When I first heard about this new Mary, Queen of Scots movie, I was excited. I really really like Saoirse Ronan as an actress, and I also like the acting for Margot Robbie too. Both of these talented ladies have come close several times at getting an Oscar, but this film seemed like a good chance for either. That’s until the Oscar nominations came about, and the film got nothing. Was that a big clue?
The film is (duh) based on the life of Mary I of Scotland. While she spent most of her life in France, and ruled for a tiny bit as Queen-consort of France until the death of her first husband, Francis II of France. Her mother (now dead) and bastard half-brother have ruled the country in her absence, but now she’s back to rule, as the Queen and not a consort.
However she is well noticed by her first cousin-once removed, Elizabeth I of England. The Tudor Queen is on-paper friends to her “cousin” but she sees her as an enemy. Since Mary Stuart’s great-grandfather was Henry VII of England, Elizabeth I knows she has a claim on the throne and her likely heir.
Things get even more tense when Mary seems to close to marrying her cousin Henry Stuart who is known better as Lord Darnley. Both countries have protestant majorities, though it wasn’t long ago that Catholicism was the only faith tolerated. English lords do not want a Catholic as monarch again, and the Scottish lords aren’t too happy with Mary. While both Queens should be close as sisters, their enemies will make them enemies of each other.

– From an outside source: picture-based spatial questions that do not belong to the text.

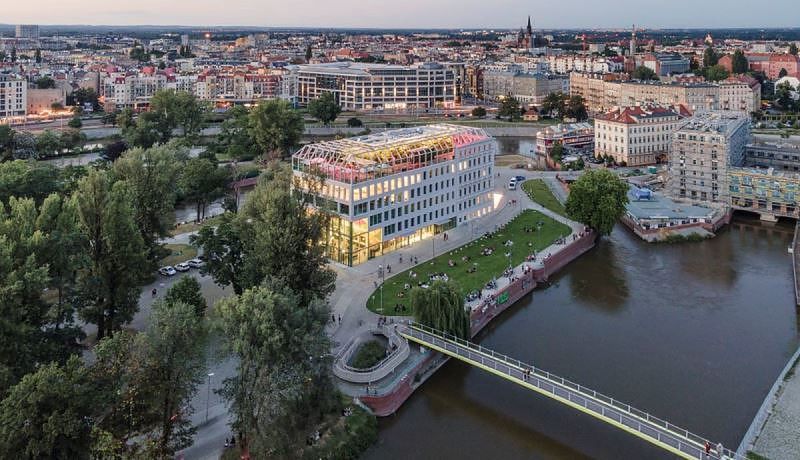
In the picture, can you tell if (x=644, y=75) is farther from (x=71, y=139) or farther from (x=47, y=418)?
(x=47, y=418)

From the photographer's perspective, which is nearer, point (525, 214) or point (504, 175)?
point (525, 214)

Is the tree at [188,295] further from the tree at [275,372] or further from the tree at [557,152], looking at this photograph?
the tree at [557,152]

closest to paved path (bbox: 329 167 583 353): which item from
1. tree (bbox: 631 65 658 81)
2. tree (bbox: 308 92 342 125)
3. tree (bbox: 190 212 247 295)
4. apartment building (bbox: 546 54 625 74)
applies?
→ tree (bbox: 190 212 247 295)

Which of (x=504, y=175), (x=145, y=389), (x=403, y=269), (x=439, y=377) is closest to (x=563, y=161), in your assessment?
(x=504, y=175)

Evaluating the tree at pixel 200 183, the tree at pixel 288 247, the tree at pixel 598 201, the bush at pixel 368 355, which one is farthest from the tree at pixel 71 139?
the bush at pixel 368 355

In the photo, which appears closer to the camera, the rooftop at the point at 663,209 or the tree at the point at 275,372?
the tree at the point at 275,372

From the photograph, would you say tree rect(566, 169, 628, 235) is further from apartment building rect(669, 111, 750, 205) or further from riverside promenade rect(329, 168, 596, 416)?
apartment building rect(669, 111, 750, 205)

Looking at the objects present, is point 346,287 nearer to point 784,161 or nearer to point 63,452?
point 63,452
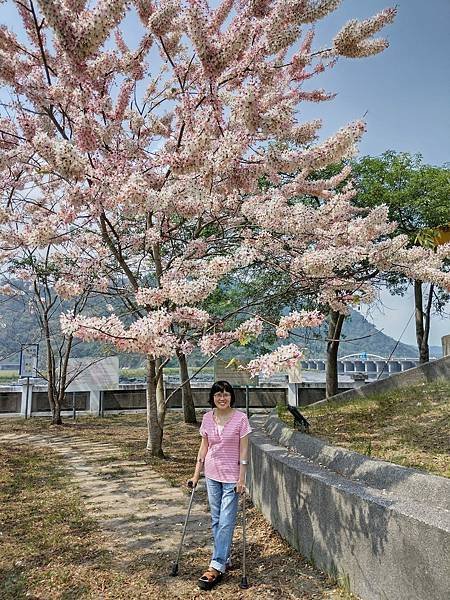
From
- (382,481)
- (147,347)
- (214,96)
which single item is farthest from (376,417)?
(214,96)

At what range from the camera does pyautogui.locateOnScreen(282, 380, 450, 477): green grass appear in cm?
451

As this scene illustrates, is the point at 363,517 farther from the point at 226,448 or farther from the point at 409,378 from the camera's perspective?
the point at 409,378

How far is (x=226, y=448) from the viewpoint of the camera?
12.7 ft

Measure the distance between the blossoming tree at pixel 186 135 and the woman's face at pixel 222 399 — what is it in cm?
71

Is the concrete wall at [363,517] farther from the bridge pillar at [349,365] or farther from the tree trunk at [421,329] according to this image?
the bridge pillar at [349,365]

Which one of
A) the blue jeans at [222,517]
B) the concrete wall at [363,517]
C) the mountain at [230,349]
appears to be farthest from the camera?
the mountain at [230,349]

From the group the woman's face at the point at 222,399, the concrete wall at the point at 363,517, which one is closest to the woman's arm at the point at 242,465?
the woman's face at the point at 222,399

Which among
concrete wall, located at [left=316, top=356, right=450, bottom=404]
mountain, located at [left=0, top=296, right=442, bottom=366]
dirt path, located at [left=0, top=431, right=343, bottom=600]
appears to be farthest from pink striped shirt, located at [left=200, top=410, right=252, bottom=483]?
concrete wall, located at [left=316, top=356, right=450, bottom=404]

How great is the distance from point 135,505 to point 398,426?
3270mm

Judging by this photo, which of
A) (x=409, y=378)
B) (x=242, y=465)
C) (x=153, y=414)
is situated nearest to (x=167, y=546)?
(x=242, y=465)

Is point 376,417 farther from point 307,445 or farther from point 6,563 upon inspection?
point 6,563

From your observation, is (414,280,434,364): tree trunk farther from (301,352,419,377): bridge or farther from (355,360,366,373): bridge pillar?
(355,360,366,373): bridge pillar

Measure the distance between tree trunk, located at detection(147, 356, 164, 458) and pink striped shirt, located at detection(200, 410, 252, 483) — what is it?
393 centimetres

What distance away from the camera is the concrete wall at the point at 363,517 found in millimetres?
2629
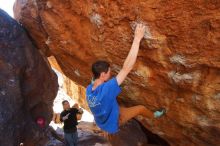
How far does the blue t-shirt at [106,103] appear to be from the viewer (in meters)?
4.00

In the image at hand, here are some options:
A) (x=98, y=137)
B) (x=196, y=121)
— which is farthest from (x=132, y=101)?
(x=98, y=137)

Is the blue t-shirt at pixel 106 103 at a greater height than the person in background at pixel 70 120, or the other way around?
the blue t-shirt at pixel 106 103

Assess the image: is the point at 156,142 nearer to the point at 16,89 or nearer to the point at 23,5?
the point at 16,89

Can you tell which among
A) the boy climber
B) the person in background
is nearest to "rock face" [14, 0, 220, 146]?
the boy climber

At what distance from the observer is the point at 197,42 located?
14.5 ft

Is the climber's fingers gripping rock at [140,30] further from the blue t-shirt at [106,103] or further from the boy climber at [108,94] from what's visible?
the blue t-shirt at [106,103]

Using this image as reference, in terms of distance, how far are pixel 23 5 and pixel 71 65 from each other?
142cm

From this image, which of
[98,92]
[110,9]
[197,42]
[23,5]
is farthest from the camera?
[23,5]

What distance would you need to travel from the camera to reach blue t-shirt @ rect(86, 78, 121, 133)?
3998mm

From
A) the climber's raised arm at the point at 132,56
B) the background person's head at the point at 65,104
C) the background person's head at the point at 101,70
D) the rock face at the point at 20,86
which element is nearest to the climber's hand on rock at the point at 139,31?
the climber's raised arm at the point at 132,56

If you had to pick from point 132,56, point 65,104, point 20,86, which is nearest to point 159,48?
point 132,56

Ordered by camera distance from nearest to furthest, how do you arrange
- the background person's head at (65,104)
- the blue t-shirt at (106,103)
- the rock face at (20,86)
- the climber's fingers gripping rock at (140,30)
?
the blue t-shirt at (106,103) < the climber's fingers gripping rock at (140,30) < the rock face at (20,86) < the background person's head at (65,104)

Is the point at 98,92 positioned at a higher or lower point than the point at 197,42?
lower

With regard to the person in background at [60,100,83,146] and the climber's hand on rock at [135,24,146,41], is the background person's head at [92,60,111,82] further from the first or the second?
the person in background at [60,100,83,146]
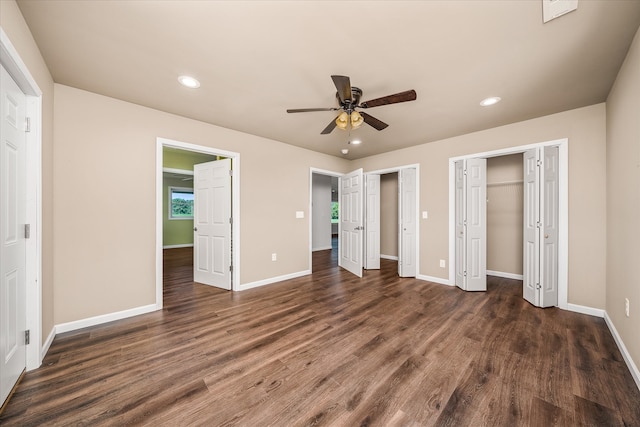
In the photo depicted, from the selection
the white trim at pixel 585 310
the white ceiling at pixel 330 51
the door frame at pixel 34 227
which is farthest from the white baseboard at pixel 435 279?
the door frame at pixel 34 227

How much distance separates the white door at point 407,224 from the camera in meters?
4.61

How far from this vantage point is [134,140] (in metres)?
2.86

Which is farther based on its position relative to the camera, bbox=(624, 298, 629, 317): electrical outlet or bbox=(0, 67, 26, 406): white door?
bbox=(624, 298, 629, 317): electrical outlet

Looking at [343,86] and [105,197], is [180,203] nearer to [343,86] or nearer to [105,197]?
[105,197]

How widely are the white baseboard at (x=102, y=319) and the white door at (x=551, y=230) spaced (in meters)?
5.04

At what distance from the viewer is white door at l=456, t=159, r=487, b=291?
12.3ft

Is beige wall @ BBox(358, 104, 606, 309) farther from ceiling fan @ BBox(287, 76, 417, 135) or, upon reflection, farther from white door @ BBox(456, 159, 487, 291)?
ceiling fan @ BBox(287, 76, 417, 135)

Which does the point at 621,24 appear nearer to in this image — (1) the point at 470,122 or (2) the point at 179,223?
(1) the point at 470,122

Overall I can see why Mary, Queen of Scots’ 2018 incarnation of the historical events didn’t get a single mention at the Oscars except for Best Costumes and Best Makeup (losing both) this year. The direction of the story is pure garbage, and while they have plenty of acting-talent, the film is just flat. While most of the actors don’t look like the people they portray, I at least know who they were, so that made it easier to follow the story. I suppose those ignorant with British history will be lost for the most part. It has its strengths, but many faults.